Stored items
· · · · · · ·
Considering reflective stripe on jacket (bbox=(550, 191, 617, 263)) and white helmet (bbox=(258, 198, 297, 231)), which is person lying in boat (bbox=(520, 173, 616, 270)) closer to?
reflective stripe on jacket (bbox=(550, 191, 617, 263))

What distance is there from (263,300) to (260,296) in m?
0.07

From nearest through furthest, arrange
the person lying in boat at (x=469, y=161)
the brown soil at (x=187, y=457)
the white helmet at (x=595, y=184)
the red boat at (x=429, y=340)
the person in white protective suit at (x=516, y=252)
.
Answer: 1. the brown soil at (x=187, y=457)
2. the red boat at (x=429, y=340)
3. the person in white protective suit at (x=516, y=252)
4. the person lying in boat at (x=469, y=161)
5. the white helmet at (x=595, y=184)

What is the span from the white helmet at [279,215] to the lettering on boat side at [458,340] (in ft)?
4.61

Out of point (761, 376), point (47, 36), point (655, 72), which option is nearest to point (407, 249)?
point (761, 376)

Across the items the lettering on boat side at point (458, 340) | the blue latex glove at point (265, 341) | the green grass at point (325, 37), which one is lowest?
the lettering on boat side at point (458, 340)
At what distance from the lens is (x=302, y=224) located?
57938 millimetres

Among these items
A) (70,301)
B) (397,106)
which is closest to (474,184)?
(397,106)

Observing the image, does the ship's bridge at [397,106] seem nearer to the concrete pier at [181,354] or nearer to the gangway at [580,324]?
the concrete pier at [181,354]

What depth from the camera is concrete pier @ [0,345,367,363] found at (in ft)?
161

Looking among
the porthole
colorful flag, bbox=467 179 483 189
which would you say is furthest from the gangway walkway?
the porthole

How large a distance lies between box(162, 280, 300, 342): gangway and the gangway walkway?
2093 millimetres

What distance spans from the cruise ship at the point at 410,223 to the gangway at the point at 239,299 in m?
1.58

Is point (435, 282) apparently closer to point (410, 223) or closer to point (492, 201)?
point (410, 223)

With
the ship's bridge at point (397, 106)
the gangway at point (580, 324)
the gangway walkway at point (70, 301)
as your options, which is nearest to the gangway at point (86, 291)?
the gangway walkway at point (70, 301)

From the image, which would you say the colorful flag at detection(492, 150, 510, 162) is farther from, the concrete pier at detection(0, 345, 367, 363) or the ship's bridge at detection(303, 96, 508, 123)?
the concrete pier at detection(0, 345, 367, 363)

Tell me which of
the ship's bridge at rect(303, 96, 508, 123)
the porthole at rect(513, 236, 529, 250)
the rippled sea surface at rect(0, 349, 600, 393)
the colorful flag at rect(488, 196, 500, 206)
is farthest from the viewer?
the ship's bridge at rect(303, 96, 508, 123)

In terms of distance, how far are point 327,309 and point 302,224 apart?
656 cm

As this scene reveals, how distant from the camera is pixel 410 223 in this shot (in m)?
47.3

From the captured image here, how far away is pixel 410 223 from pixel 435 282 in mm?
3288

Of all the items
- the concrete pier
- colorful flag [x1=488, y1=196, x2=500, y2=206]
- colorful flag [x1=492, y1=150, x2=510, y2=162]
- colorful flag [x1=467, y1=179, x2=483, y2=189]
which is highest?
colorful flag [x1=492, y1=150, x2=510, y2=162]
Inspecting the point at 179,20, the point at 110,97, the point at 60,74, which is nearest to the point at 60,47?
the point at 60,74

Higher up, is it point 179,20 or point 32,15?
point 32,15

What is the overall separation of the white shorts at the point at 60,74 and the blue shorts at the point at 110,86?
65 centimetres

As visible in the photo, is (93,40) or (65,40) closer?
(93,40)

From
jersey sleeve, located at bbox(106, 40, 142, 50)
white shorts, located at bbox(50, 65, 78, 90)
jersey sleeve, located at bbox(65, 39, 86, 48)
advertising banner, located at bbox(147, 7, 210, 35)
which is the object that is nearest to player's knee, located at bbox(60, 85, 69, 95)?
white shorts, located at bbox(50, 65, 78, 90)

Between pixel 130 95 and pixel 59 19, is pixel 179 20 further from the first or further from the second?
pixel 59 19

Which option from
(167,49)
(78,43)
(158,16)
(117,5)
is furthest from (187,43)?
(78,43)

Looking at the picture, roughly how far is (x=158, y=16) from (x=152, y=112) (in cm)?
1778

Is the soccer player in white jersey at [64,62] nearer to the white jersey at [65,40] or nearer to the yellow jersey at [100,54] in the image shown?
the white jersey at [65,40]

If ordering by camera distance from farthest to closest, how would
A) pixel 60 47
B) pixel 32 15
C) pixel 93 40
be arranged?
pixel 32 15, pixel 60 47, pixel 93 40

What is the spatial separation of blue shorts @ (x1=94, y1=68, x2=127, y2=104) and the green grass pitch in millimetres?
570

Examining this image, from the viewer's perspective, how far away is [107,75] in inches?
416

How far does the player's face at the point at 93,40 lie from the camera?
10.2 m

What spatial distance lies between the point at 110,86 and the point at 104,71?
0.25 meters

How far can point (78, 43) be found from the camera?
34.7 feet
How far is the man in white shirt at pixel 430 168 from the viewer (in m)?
· · · · · · ·
▸ **Goal of the exercise**:
The records above are to be copied in full, exactly as written.

▸ **Result of the exercise**:
Considering reflective stripe on jacket (bbox=(550, 191, 617, 263)) and white helmet (bbox=(258, 198, 297, 231)), which is person lying in boat (bbox=(520, 173, 616, 270)) closer to?
reflective stripe on jacket (bbox=(550, 191, 617, 263))

What distance is there from (263,300) to (260,296) in m?
0.07

From nearest through furthest, arrange
the person lying in boat at (x=469, y=161)
the brown soil at (x=187, y=457)
the white helmet at (x=595, y=184)
the red boat at (x=429, y=340)
the person in white protective suit at (x=516, y=252)
.
Answer: 1. the brown soil at (x=187, y=457)
2. the red boat at (x=429, y=340)
3. the person in white protective suit at (x=516, y=252)
4. the person lying in boat at (x=469, y=161)
5. the white helmet at (x=595, y=184)

What is the span from the white helmet at [279,215] to the lettering on boat side at [458,340] (in ft)?
4.61

Out of point (761, 376), point (47, 36), point (655, 72), which option is nearest to point (407, 249)?
point (761, 376)

Across the items the lettering on boat side at point (458, 340) | the blue latex glove at point (265, 341) | the green grass at point (325, 37), which one is lowest?
the lettering on boat side at point (458, 340)
At what distance from the lens is (x=302, y=224) located?
57938 millimetres

Among these items
A) (70,301)
B) (397,106)
which is closest to (474,184)?
(397,106)

Observing the image, does the ship's bridge at [397,106] seem nearer to the concrete pier at [181,354] or nearer to the gangway at [580,324]?
the concrete pier at [181,354]

What depth from the camera is concrete pier @ [0,345,367,363] found at (in ft)?
161

Looking among
the porthole
colorful flag, bbox=467 179 483 189
which would you say is furthest from the gangway walkway?
the porthole

How large a distance lies between box(162, 280, 300, 342): gangway and the gangway walkway?
2093 millimetres

What distance spans from the cruise ship at the point at 410,223 to the gangway at the point at 239,299 in m?
1.58

Is point (435, 282) apparently closer to point (410, 223) or closer to point (492, 201)?
point (410, 223)

With
the ship's bridge at point (397, 106)
the gangway at point (580, 324)
the gangway walkway at point (70, 301)
as your options, which is nearest to the gangway at point (86, 291)?
the gangway walkway at point (70, 301)

From the image, which would you say the colorful flag at detection(492, 150, 510, 162) is farther from, the concrete pier at detection(0, 345, 367, 363) or the ship's bridge at detection(303, 96, 508, 123)?
the concrete pier at detection(0, 345, 367, 363)

Tell me which of
the ship's bridge at rect(303, 96, 508, 123)
the porthole at rect(513, 236, 529, 250)
the rippled sea surface at rect(0, 349, 600, 393)
the colorful flag at rect(488, 196, 500, 206)
is farthest from the viewer?
the ship's bridge at rect(303, 96, 508, 123)

In terms of distance, how far are point 327,309 and point 302,224 apart?
656 cm

As this scene reveals, how distant from the camera is pixel 410 223 in this shot (in m)?
47.3

From the captured image here, how far away is pixel 410 223 from pixel 435 282 in mm?
3288

Of all the items
- the concrete pier
- colorful flag [x1=488, y1=196, x2=500, y2=206]
- colorful flag [x1=492, y1=150, x2=510, y2=162]
- colorful flag [x1=467, y1=179, x2=483, y2=189]
which is highest?
colorful flag [x1=492, y1=150, x2=510, y2=162]
Inspecting the point at 179,20, the point at 110,97, the point at 60,74, which is nearest to the point at 60,47?
the point at 60,74

Higher up, is it point 179,20 or point 32,15?
point 32,15

What is the overall separation of the white shorts at the point at 60,74 and the blue shorts at the point at 110,86?
65 centimetres

As visible in the photo, is (93,40) or (65,40) closer?
(93,40)

From
jersey sleeve, located at bbox(106, 40, 142, 50)
white shorts, located at bbox(50, 65, 78, 90)
jersey sleeve, located at bbox(65, 39, 86, 48)
advertising banner, located at bbox(147, 7, 210, 35)
which is the object that is nearest to player's knee, located at bbox(60, 85, 69, 95)?
white shorts, located at bbox(50, 65, 78, 90)

Between pixel 130 95 and pixel 59 19, is pixel 179 20 further from the first or further from the second?
pixel 59 19

Which option from
(167,49)
(78,43)
(158,16)
(117,5)
is furthest from (187,43)?
(78,43)

Looking at the picture, roughly how far is (x=158, y=16) from (x=152, y=112) (in cm)?
1778

Is the soccer player in white jersey at [64,62] nearer to the white jersey at [65,40] or nearer to the yellow jersey at [100,54] in the image shown?
the white jersey at [65,40]

If ordering by camera distance from farthest to closest, how would
A) pixel 60 47
B) pixel 32 15
C) pixel 93 40
be arranged?
pixel 32 15, pixel 60 47, pixel 93 40

What is the spatial separation of blue shorts @ (x1=94, y1=68, x2=127, y2=104) and the green grass pitch in millimetres?
570

Examining this image, from the viewer's perspective, how far away is [107,75] in inches?
416

How far does the player's face at the point at 93,40 lie from the camera?
10.2 m

What spatial distance lies between the point at 110,86 and the point at 104,71?
0.25 meters

How far can point (78, 43) be found from the camera?
34.7 feet
How far is the man in white shirt at pixel 430 168 from the viewer (in m)?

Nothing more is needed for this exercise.